Duwane Roy BARKER, Plaintiff-Appellant, v. Pam FUGAZZI, Warden, Texas Corrections Corporation of America; AL Chandler, Assistant Director Oregon Department of Corrections; David Myers, President, Corrections Corporation of America; Corrections Corporation of America.; J.B. Felder, MD, Physician for Eastern Oregon Corrections Institution; Cruz, Agent Badge No 735; Hunter, Agent Badge No 974; Michaels, Agent Badge No 765; Yeager, Agent Badge No 940; Charles Crandell, Agent Trancor Inc.; Transcor of America, Inc., Dave Cook, Director, Oregon Department of Corrections; Transcon CCA; Hardy Myers, Attorney General of the State of Oregon; Dan Duran, Program Manager of Classification & Transfer Unit; M. Barth, Captain Corrections Officer; R. Boehmer, Sergeant Corrections Officer; Jean Hill, Warden Eastern Oregon Corrections Institution; Faye Rogers, Supervisor Medical Services; Joyce Williams, Food Service Manager; Fred Joachim, Assistant Warden Houston Texas; Jane Gilbert, Dietician Houston Texas Prison Facility, Defendants-Appellees.
    No. 00-35192. D.C. No. CV-98-00279-BR.
    United States Court of Appeals, Ninth Circuit.
    Submitted Sept. 11, 2001.
    
    Decided Sept. 17, 2001.
    
      Before THOMPSON, TASHIMA, and GRABER, Circuit Judges.
    
      
       The panel unanimously finds this case suitable for decision without oral argument. Fed. R.App. P. 34(a)(2).
    
   MEMORANDUM

Plaintiff Duwane Roy Barker appeals pro se the district court’s orders dismissing one claim and granting Defendants’ motions for summary judgment as to his two other claims in this action under 42 U.S.C. § 1983. We affirm.
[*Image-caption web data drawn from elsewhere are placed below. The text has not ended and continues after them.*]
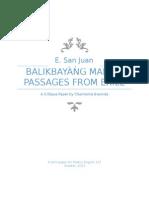A Critique Paper on E. San Juan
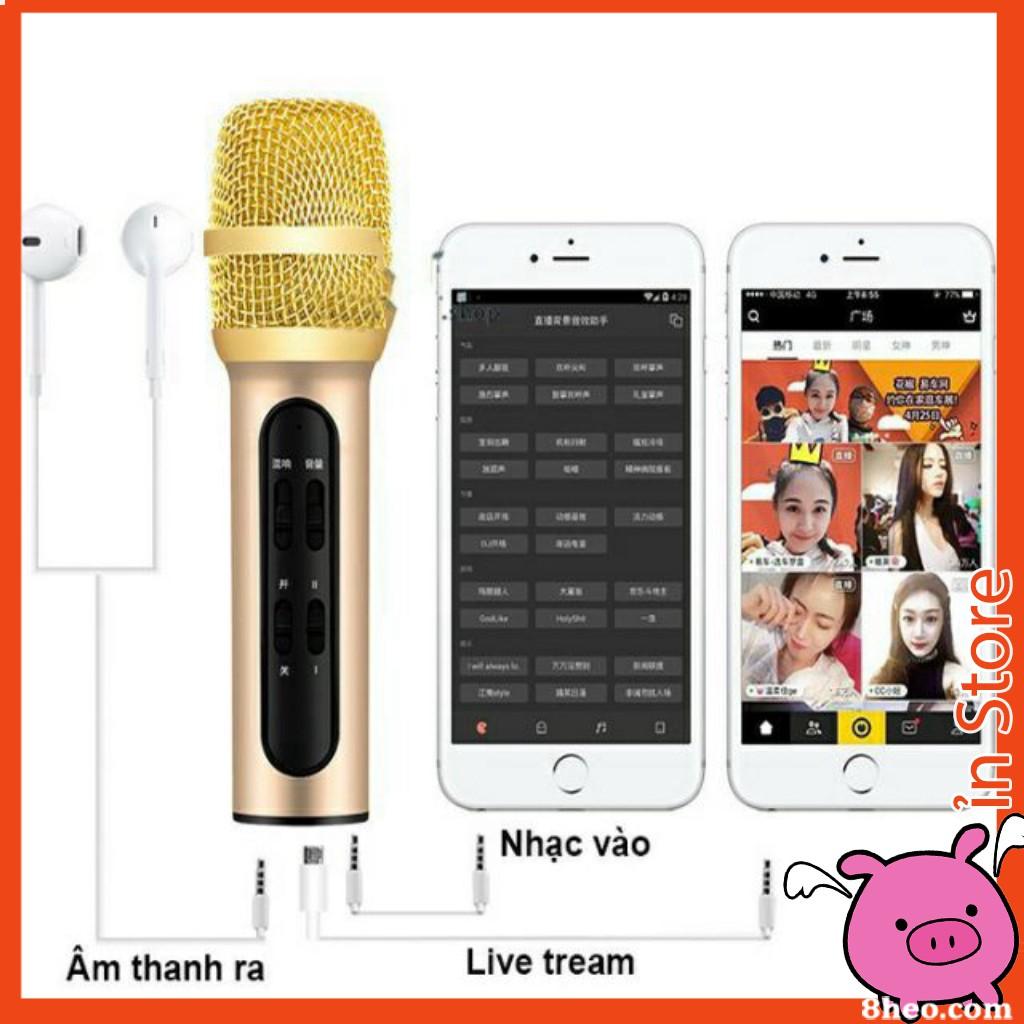 ivn147 Bộ Micro C11 Live Stream, Hát Karaoke Chuyên Nghiệp Mới, Đầy Đủ Phụ Kiện Tai Nghe, Cáp Sạc, Dây LiveStream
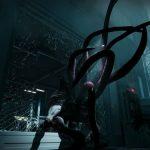 Gameplay de Paradise Lost para PC en Español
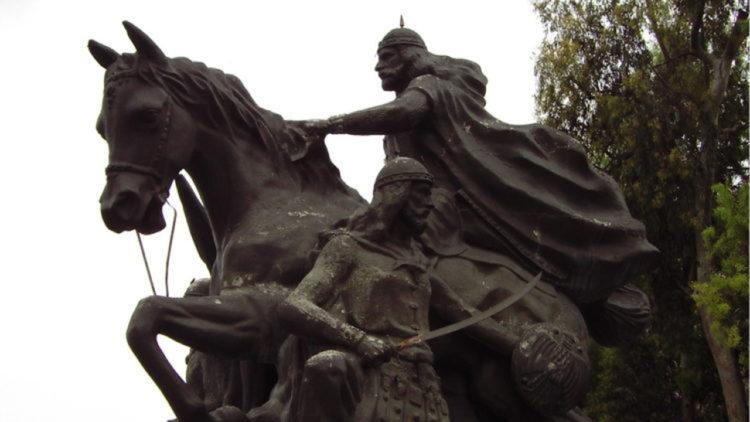 صلاح الدين الأيوبي, تاريخ, تاريخ إسلامي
I. Conditions of Confinement in the Houston Prison

Plaintiffs first claim relates to conditions of confinement at the Houston prison. The district court dismissed it as “frivolous” under 28 U.S.C. § 1915, because the identical claim was pending in Plaintiffs action before the Southern District of Texas.
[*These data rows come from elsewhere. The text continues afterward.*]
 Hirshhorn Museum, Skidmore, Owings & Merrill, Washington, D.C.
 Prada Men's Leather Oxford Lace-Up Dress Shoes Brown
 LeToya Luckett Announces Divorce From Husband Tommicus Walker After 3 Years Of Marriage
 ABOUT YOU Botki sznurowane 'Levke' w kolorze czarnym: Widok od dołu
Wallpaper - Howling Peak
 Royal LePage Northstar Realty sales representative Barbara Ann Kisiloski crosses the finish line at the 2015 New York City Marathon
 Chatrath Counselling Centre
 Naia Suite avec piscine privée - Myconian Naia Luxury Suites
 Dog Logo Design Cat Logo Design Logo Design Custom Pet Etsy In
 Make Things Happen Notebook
The district court did not err. We previously have held that an action is “frivolous” for purposes of § 1915 in similar circumstances. See Tripoli v. First Nat’l Bank & Trust, 821 F.2d 1368, 1370 (9th Cir.1987) (dismissing an action as frivolous under § 1915, because the plaintiff had “another action pending before the district court involving the same parties and the same transactions”).

II. The Bus Trip

Next, Plaintiff argues that conditions on the bus trip from Houston to Pendleton violated his Eighth Amendment right to be free from cruel and unusual punishment. An Eighth Amendment claim, like this one, that is based on conditions of confinement must satisfy both an objective and a subjective test. First, the deprivation alleged must be sufficiently serious, when viewed objectively. Farmer v. Brennan, 511 U.S. 825, 834, 114 S.Ct. 1970, 128 L.Ed.2d 811 (1994). Second, a prison official’s subjective state of mind must be wanton. Id.
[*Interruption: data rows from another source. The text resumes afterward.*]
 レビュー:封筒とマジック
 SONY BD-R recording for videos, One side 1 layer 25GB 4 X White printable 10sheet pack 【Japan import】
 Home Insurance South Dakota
Here, the district court concluded that Plaintiff had not presented enough evidence to create an issue of fact on either the objective or subjective components of this claim. We agree.

Plaintiff has a number of complaints about the bus trip, which suggest only that the trip was periodically uncomfortable and that the prisoners (and, in many cases, the Defendant guards who accompanied them) endured discomforts and irritations. These complaints do not rise to the level of a § 1983 violation.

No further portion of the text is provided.